Brief: Render each line of text in the data below as one string in a JSON list, skipping any blank lines. Leave out the pictures.

_ _ _ _ _

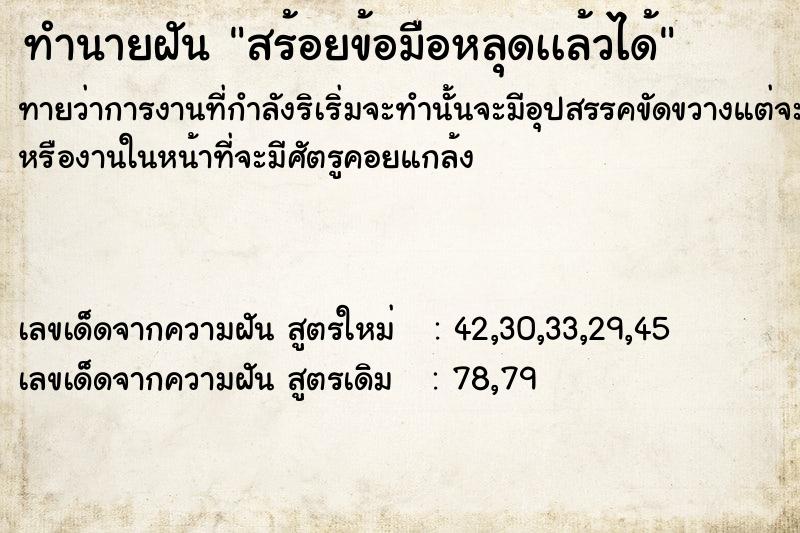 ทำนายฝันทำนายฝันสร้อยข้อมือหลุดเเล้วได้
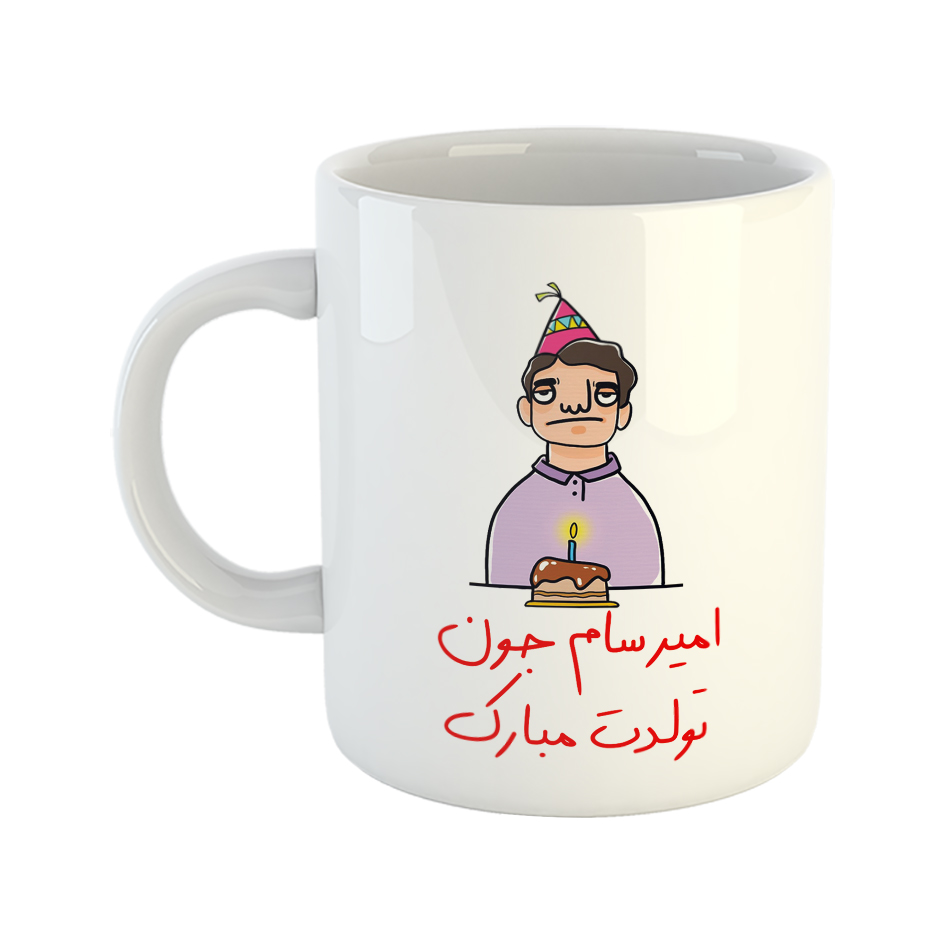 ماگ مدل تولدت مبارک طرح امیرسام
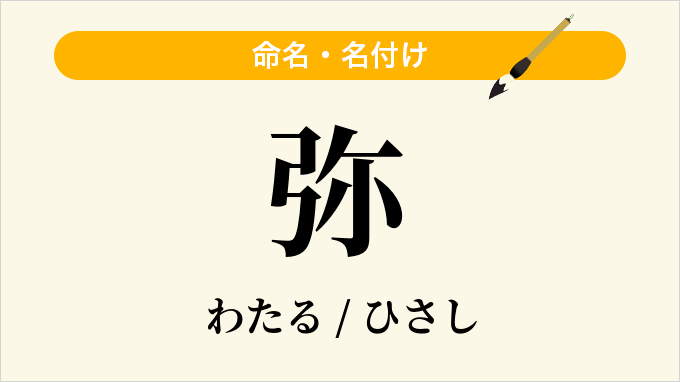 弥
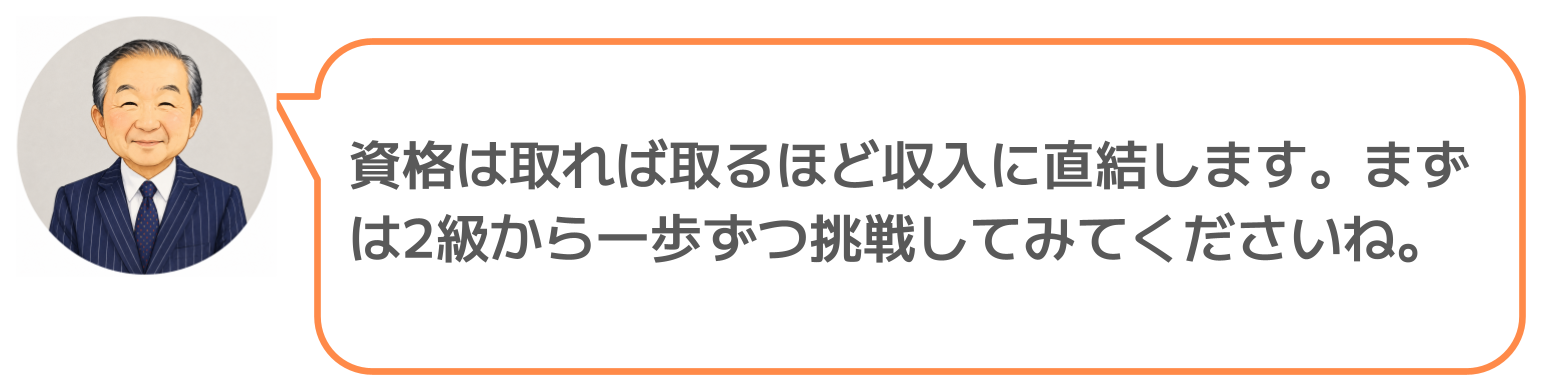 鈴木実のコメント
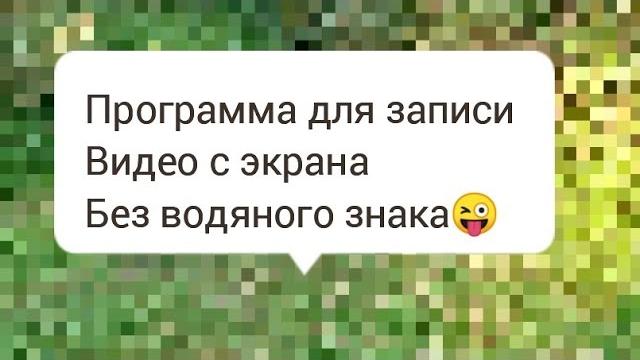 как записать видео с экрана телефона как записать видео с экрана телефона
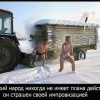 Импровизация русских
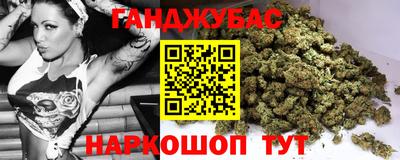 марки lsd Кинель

_ _ _ _ _

Solution below:
[
  " ทำนายฝันทำนายฝันสร้อยข้อมือหลุดเเล้วได้",
  " ماگ مدل تولدت مبارک طرح امیرسام",
  " 弥",
  " 鈴木実のコメント",
  " как записать видео с экрана телефона как записать видео с экрана телефона",
  " Импровизация русских",
  " марки lsd Кинель"
]